Exercise directions → Your task is to filter the entries and copy every line containing the string "frames".

Provided data →

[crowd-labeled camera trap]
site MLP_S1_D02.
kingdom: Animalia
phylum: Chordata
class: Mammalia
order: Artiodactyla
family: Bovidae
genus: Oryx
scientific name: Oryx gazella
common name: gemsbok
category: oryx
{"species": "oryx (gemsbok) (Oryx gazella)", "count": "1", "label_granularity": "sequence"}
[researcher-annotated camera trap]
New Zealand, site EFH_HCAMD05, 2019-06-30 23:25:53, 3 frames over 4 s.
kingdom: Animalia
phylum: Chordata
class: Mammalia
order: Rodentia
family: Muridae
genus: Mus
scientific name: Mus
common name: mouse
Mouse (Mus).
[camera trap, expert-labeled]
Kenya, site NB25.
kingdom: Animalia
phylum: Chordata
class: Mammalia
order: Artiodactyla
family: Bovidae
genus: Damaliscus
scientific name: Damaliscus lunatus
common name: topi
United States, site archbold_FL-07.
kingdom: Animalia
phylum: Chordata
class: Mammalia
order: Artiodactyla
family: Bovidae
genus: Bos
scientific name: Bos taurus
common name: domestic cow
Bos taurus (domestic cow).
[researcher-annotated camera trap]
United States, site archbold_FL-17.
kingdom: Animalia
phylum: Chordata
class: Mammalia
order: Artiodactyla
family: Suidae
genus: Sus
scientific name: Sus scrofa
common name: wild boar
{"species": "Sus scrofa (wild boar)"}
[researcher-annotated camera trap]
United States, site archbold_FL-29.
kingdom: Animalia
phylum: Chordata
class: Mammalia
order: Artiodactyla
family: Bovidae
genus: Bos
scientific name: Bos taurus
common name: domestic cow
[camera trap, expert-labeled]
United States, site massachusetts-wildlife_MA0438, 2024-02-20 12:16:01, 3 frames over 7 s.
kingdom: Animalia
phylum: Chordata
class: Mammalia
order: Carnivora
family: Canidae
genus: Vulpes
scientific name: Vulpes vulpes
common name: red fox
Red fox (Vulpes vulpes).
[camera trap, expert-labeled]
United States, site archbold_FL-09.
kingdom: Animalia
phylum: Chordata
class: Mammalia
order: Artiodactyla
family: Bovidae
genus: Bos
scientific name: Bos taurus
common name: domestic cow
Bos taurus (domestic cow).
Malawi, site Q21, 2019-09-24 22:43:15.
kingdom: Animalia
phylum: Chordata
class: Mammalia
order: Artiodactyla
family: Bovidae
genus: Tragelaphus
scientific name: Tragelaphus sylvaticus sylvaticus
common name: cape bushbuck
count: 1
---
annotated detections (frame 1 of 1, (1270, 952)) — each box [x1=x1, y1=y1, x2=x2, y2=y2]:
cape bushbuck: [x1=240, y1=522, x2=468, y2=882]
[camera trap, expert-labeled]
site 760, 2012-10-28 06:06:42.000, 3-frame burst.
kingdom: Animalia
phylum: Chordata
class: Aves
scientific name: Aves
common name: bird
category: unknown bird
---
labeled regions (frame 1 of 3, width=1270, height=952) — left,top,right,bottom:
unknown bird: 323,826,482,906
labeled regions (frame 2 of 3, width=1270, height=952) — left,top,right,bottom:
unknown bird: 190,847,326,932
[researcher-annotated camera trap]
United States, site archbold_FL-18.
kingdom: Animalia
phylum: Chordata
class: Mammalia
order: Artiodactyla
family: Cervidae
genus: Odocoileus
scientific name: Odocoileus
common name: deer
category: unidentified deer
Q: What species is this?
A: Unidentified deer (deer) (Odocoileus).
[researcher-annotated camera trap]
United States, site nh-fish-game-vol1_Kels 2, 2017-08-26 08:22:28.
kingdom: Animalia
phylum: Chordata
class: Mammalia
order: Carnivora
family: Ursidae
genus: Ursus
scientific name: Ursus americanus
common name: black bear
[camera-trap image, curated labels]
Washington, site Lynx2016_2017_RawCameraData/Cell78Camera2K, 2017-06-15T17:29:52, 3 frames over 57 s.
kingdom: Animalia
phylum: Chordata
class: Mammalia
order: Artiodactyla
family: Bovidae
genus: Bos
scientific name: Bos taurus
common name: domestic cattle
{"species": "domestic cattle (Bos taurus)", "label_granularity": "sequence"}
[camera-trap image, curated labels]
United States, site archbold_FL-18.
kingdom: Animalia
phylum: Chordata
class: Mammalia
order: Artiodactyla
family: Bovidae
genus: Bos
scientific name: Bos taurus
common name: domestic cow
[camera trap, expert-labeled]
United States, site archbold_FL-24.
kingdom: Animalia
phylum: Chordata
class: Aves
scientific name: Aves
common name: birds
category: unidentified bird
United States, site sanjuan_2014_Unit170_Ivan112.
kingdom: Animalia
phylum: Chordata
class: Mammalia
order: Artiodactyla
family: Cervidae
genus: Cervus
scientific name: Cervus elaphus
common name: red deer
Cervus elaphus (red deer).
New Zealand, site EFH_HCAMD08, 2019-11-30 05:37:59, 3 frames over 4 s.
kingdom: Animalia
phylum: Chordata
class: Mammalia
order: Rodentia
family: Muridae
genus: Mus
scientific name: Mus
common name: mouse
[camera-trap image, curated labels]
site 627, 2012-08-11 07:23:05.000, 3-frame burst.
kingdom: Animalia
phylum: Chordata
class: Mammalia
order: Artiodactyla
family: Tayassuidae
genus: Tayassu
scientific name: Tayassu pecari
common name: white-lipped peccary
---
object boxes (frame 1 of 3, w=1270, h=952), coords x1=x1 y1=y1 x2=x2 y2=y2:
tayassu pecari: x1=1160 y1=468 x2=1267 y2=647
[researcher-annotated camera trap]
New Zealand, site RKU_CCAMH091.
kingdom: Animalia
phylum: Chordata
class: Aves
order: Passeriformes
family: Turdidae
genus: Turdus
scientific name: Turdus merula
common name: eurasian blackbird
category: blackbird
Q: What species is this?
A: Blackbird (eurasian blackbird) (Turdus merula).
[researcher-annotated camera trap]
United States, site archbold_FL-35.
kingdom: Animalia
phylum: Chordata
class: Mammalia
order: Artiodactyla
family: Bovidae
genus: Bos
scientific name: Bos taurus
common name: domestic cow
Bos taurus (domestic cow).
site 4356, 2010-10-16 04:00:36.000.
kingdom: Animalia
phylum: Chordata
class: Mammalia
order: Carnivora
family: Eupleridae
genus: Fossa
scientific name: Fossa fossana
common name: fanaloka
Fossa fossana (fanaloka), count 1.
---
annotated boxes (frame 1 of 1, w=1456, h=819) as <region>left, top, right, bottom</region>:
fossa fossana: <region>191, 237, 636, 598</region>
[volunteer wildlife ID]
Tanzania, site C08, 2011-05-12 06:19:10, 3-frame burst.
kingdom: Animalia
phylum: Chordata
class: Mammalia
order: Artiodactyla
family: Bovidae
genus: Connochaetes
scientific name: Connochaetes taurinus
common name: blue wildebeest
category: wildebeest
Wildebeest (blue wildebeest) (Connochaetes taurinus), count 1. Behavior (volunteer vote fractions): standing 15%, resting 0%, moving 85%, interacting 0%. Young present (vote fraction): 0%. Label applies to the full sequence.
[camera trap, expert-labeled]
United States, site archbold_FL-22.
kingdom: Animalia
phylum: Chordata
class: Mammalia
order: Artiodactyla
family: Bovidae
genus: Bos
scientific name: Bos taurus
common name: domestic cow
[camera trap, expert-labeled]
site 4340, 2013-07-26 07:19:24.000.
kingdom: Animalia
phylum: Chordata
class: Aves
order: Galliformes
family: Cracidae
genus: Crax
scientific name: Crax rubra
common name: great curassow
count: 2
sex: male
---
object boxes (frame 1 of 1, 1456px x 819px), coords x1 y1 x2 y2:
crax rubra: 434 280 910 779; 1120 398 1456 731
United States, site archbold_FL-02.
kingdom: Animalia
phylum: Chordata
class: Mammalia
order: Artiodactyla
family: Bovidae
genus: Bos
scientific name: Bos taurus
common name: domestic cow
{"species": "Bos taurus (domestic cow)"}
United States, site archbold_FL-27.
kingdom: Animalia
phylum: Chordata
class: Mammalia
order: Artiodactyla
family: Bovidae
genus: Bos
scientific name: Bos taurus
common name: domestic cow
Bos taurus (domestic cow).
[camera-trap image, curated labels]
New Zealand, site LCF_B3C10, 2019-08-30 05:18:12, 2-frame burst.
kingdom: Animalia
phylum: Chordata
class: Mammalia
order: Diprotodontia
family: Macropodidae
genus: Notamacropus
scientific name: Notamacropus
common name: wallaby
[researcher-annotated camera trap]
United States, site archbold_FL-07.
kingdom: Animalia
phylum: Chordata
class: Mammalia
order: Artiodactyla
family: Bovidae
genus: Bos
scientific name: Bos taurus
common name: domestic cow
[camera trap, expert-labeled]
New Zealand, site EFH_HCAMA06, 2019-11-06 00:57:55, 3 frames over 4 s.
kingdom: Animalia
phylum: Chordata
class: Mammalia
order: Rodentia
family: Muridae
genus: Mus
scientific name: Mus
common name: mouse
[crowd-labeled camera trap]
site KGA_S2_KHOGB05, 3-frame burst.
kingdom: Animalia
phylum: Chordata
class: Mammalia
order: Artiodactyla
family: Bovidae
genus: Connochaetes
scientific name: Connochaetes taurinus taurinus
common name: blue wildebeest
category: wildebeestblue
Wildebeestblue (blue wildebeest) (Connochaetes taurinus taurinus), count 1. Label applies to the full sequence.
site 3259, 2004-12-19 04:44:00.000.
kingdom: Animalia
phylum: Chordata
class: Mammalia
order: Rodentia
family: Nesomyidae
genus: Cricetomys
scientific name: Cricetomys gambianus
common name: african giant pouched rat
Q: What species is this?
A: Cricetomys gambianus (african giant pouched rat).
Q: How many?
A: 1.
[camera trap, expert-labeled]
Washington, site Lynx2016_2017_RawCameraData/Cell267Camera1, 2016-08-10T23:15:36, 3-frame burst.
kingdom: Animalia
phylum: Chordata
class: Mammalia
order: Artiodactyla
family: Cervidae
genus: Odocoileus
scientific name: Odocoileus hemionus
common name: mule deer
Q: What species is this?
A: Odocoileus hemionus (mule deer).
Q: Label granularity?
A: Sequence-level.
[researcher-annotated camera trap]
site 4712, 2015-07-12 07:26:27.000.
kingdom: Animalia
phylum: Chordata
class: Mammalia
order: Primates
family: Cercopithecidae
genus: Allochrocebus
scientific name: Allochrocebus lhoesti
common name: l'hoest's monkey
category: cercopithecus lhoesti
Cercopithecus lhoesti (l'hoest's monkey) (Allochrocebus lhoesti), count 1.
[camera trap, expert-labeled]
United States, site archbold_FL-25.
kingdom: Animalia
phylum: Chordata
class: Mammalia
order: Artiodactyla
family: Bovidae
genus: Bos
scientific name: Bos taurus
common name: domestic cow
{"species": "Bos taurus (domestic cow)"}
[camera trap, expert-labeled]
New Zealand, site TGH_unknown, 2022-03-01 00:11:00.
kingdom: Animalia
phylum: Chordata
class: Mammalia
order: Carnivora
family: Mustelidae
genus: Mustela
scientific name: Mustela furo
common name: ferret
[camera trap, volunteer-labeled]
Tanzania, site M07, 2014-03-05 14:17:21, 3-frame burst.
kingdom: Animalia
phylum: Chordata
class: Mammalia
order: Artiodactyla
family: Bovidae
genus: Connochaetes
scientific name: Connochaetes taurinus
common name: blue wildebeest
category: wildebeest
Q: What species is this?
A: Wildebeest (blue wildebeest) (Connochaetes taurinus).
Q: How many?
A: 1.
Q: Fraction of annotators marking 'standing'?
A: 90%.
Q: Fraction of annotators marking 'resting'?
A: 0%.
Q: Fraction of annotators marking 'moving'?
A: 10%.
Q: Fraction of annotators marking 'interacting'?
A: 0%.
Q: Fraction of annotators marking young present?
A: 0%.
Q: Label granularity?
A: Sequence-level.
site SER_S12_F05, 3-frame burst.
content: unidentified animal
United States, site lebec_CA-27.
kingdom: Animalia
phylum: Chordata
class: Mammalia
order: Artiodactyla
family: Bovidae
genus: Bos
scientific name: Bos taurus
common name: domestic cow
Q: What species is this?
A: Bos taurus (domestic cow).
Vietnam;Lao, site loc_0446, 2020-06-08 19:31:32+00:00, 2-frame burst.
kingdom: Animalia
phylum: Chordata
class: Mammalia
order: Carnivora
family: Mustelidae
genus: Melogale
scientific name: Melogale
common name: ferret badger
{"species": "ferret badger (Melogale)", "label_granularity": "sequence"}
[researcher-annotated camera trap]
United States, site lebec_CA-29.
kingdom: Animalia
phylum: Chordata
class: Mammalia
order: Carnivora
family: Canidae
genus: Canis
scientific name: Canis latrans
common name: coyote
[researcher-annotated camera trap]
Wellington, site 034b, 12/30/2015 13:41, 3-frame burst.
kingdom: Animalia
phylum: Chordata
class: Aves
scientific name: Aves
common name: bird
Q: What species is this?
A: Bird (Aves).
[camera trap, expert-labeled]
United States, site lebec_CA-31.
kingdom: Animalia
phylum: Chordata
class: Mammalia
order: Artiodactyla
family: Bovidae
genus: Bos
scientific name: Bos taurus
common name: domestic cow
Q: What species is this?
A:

Response below →
New Zealand, site EFH_HCAMD05, 2019-06-30 23:25:53, 3 frames over 4 s.
United States, site massachusetts-wildlife_MA0438, 2024-02-20 12:16:01, 3 frames over 7 s.
Washington, site Lynx2016_2017_RawCameraData/Cell78Camera2K, 2017-06-15T17:29:52, 3 frames over 57 s.
New Zealand, site EFH_HCAMD08, 2019-11-30 05:37:59, 3 frames over 4 s.
New Zealand, site EFH_HCAMA06, 2019-11-06 00:57:55, 3 frames over 4 s.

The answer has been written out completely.